Court-appointed attorneys in limited conservatorship proceedings routinely violate the ADA, are not adequately trained, and operate under a conflict of interest, according to a complaint filed by a disability advocacy group.
A disability-rights group alleges systematic civil rights violations of intellectually disabled residents by the Los Angeles County Superior Court in a class-action complaint filed with the U.S. Department of Justice.
Parents and other guardians can seek the power to make decisions related to their disabled child’s residence, education, contracts, medical and other legal matters after they turn 18. The court-appointed attorneys represent the conservatees during the process. The court determines who controls certain legal affairs of adults if they are deemed in court to be at least partially incapable of looking after themselves.
About 12,000 people have open limited-conservatorship cases in L.A. County, according to the complaint.
The complaint alleges that the court system has failed to provide adequate training to attorneys in how to comply with the Americans with Disabilities Act, has failed to train the attorneys on how to effectively work with a client who has developmental disabilities, and lacks qualification and performance standards.
The court also places a
conflict of interest on these attorneys, the complaint says. The court requires attorneys to advocate for the client while also assisting the court in resolving the matter, violating the client’s right to due process, the complaint says.
In a statement, the court said that it had not been served with the complaint and that it had not been notified by the Department of Justice of an investigation.

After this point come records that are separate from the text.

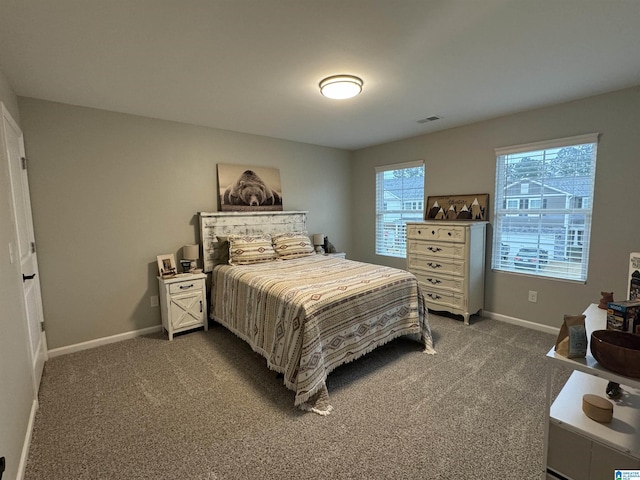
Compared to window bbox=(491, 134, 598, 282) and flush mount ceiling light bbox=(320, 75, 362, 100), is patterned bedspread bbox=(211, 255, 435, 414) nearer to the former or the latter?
window bbox=(491, 134, 598, 282)

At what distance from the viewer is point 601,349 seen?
1073mm

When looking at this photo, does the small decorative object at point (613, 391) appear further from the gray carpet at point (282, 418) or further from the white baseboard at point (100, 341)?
the white baseboard at point (100, 341)

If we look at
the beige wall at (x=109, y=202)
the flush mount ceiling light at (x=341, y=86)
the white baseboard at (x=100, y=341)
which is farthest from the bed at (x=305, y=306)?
the flush mount ceiling light at (x=341, y=86)

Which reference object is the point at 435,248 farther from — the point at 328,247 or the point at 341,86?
the point at 341,86

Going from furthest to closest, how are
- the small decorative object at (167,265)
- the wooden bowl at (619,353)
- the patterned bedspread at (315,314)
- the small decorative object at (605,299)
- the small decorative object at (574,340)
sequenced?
1. the small decorative object at (167,265)
2. the patterned bedspread at (315,314)
3. the small decorative object at (605,299)
4. the small decorative object at (574,340)
5. the wooden bowl at (619,353)

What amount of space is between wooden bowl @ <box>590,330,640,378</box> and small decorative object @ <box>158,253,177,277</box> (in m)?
3.50

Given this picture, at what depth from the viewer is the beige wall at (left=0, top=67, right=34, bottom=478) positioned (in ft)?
4.83

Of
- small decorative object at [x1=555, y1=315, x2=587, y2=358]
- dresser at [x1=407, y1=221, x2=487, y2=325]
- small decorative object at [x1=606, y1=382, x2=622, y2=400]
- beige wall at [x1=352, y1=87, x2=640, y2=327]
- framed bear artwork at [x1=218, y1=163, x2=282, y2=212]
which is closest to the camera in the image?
small decorative object at [x1=555, y1=315, x2=587, y2=358]

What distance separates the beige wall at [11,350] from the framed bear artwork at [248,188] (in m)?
1.99

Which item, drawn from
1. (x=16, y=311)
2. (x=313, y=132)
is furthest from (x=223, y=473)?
(x=313, y=132)

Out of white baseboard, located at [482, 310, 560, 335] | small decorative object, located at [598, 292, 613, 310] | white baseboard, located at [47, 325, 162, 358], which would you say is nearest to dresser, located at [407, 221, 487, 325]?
white baseboard, located at [482, 310, 560, 335]

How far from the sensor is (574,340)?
116cm

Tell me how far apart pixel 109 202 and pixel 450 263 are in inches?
153

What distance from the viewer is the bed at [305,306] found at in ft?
7.04
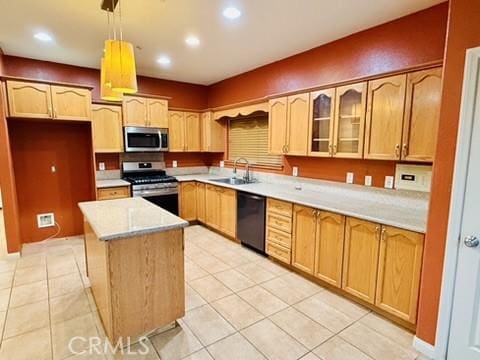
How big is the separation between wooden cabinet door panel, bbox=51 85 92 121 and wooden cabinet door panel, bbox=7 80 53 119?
0.08 metres

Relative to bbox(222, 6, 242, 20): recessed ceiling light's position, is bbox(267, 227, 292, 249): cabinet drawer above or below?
below

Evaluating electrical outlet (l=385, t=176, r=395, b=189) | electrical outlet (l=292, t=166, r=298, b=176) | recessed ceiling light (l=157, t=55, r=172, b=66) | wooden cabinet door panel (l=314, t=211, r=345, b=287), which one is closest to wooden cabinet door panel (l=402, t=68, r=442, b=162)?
electrical outlet (l=385, t=176, r=395, b=189)

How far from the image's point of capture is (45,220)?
4.15 metres

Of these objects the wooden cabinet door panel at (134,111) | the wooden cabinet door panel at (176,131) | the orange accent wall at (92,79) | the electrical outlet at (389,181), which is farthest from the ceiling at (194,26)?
the electrical outlet at (389,181)

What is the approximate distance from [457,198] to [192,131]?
435 centimetres

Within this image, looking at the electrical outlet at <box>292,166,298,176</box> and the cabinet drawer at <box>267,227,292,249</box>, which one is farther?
the electrical outlet at <box>292,166,298,176</box>

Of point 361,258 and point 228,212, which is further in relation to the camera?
point 228,212

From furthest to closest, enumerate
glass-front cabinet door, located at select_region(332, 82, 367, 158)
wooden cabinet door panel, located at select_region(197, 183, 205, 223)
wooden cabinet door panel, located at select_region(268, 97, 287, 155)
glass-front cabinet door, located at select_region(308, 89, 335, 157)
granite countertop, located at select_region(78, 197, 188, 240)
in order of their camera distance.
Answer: wooden cabinet door panel, located at select_region(197, 183, 205, 223)
wooden cabinet door panel, located at select_region(268, 97, 287, 155)
glass-front cabinet door, located at select_region(308, 89, 335, 157)
glass-front cabinet door, located at select_region(332, 82, 367, 158)
granite countertop, located at select_region(78, 197, 188, 240)

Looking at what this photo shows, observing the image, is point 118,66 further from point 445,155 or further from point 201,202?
point 201,202

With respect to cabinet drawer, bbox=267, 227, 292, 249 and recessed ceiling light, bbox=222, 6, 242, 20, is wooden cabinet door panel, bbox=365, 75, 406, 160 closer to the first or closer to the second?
cabinet drawer, bbox=267, 227, 292, 249

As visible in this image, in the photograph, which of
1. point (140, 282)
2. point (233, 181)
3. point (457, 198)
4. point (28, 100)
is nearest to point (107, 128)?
point (28, 100)

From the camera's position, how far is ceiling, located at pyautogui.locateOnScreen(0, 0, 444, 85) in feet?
7.93

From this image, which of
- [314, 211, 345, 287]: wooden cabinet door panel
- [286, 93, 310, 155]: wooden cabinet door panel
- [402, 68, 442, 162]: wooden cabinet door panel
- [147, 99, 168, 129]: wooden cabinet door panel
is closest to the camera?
[402, 68, 442, 162]: wooden cabinet door panel

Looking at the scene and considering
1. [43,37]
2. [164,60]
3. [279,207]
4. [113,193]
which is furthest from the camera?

“In litigation, potential conservatees are represented by counsel chosen from a panel selected and trained by a Bar Association. The determination of appropriate restrictions on conservatees is made in individual proceedings before a bench officer applying the applicable law,” the statement said.
Thomas F. Coleman, an attorney and executive director of the Disability and Guardianship Project, which filed the complaint, called on federal authorities to investigate and force court officials to “clean up their act.” The lack of effective representation leads to people with disabilities inappropriately losing their rights, Coleman said at a news conference.
“We’re not interested in making people look bad — we’re interested in solutions,” he said. “But to get solutions, we need to tell the truth.”
The group filed a complaint last year with the U.S. Department of Justice contending that the court has wrongly stripped people under limited conservatorships of the right to vote if they could not fill out a voter registration affidavit. Last month, federal authorities announced that they were investigating the allegations.
Nora J. Baladerian, director of the Disability and Abuse Project, said the court system for decades has mistreated and failed some of society’s most vulnerable citizens.
“The court routinely treats individuals with disabilities who come before them as ‘less than.’ Less than human, I’m sorry to say,” she said.
Yolande Pam Erickson, the conservatorship attorney at Bet Tzedek Legal Services, defended the court and its attorneys, saying they take on a tremendously difficult job with care and compassion for the families they serve.
“The court almost bends over backward to do the right thing,” she said. “Are there some problems? Sure. But the attorneys, I believe, are advocating for the best interests of their clients.”
Thom Mrozek, a spokesman for the U.S. attorney’s office in Los Angeles, said officials will look into the allegations.
“The complaints will be reviewed to determine what, if any, action should follow,” he said.